Quando a crise é gerada pela esquerda, ela “funciona como um crisol que purifica o ouro das gangas e o libera para um novo uso”, integrando o caos “generativo” bem ao estilo da crítica destrutiva da Escola de Frankfurt. Se for gerada pela direita, não se deve jamais “aceitar as derrotas sem antes dar as batalhas”.

O nome disso não é cristianismo. Envergonha muito observar lições cristãs recortadas e prostituídas por ideólogos para que sirvam de munição numa guerra profana que vira brasileiro contra brasileiro, irmão contra irmão, corrompendo corações e transformando o amor em algo seletivo.

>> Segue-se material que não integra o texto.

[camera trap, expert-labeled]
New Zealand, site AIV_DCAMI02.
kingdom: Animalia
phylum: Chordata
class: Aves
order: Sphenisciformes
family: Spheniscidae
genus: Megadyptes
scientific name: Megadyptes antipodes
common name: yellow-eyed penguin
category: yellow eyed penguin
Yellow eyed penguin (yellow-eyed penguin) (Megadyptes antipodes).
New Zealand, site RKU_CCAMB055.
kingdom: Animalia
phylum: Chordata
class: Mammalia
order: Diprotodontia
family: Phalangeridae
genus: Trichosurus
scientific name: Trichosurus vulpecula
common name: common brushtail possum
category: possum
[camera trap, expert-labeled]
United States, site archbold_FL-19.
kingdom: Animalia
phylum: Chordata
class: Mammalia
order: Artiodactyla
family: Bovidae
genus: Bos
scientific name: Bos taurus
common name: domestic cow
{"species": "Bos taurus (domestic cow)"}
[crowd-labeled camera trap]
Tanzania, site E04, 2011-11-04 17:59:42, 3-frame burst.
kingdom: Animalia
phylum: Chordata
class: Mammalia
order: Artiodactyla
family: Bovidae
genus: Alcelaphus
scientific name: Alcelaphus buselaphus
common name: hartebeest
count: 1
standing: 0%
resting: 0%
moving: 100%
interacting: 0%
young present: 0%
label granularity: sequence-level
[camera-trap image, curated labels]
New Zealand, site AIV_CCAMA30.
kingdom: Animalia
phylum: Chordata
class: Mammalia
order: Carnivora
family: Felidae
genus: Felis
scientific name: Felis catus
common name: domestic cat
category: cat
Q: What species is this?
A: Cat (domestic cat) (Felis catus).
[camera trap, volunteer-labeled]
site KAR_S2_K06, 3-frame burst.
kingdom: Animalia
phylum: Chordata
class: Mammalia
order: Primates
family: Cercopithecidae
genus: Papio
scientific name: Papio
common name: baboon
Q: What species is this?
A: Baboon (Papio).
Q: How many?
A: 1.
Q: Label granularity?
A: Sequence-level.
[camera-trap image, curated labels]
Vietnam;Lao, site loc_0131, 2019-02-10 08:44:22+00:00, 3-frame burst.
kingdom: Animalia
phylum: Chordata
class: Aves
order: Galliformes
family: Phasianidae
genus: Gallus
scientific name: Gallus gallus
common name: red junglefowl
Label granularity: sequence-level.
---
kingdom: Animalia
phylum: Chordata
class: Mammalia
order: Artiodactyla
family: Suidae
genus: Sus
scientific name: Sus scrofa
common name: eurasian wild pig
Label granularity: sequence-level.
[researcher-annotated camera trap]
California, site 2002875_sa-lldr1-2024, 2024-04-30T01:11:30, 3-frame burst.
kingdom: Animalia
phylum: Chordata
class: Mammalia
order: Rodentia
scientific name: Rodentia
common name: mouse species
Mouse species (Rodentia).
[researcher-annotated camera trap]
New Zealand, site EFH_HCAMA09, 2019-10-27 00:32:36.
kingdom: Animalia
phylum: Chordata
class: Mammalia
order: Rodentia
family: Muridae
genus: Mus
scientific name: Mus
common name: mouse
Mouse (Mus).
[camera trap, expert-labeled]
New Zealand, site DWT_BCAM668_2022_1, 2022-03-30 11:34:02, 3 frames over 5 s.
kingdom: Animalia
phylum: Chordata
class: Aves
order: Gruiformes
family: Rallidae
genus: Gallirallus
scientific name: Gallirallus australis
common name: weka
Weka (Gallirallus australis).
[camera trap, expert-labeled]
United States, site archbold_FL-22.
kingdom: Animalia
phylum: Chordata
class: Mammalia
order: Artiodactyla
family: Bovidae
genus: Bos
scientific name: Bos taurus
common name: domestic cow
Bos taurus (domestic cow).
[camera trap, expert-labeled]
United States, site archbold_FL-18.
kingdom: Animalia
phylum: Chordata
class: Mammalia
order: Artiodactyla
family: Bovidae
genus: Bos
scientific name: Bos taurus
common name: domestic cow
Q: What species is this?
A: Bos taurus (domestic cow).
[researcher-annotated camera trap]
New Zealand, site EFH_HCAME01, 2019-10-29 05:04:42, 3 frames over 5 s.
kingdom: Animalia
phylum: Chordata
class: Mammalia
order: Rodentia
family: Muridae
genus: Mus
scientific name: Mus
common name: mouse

Não, cristianismo não é isso o que é pregado nos textos de incitação ao ódio classista exaustivamente despejados por Boff em suas colunas. Boff acerta quando lembra de que o Cristianismo pode ajustar as coisas, mas erra ao revelar que ele mesmo desconhece o que é o Cristianismo, trocando-o pela diabólica interpretação reducionista da Teologia da Libertação.

É isso o que dá trocar Cristo por Marx: a caridade, a disposição em aconselhar e perdoar e o espírito fraterno terminam onde termina a afinidade ideológica. Aos amigos, o bem, aos inimigos, o combate feroz.

17 de junho de 2015
Hélio Angotti Neto



[1] Plato. Republic, Volume I: Books 1-5. Edited and translated by Christopher Emlyn-Jones, William Preddy. Loeb Classical Library 237. Cambridge, MA: Harvard University Press, 2013, p. 22-23.